By Morgan Fox, Marijuana Policy Project
On Nov. 6 of last year, the state of Washington made the possession and use of marijuana legal for adults. Marijuana remains illegal in Washington, D.C., the home of the Redskins. Last week, the District of Columbia ranked ninth on a list of America's '25 Drunkest Cities,' while Seattle, home of the Seahawks, didn't even make the list.
Is it a coincidence that the Seahawks handily beat the Redskins this past Sunday?
Perhaps. (Nevertheless, it is worth noting that both the Seahawks and the Denver Broncos have yet to lose a game at home since their respective states made marijuana legal.)

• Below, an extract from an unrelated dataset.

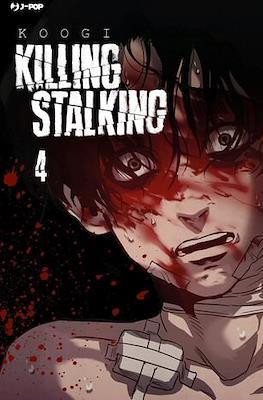 Killing Stalking (Rústica con sobrecubierta) #4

But we have to wonder why the NFL continues to prohibit marijuana use by players during the off-season, even in states that have made it legal, while simultaneously promoting alcohol use at every game. Moreover, the league continues to prohibit players in those states from using marijuana for medical purposes, despite its proven ability to ease chronic pain - a condition that affects many players.
Perhaps allowing professional athletes to make the choice to use marijuana instead of painkillers could make a difference in their performances. And so could allowing them to use marijuana instead of alcohol when they are relaxing or socializing with friends. Regardless, it is bad policy to continue punishing these athletes simply for making a safer choice.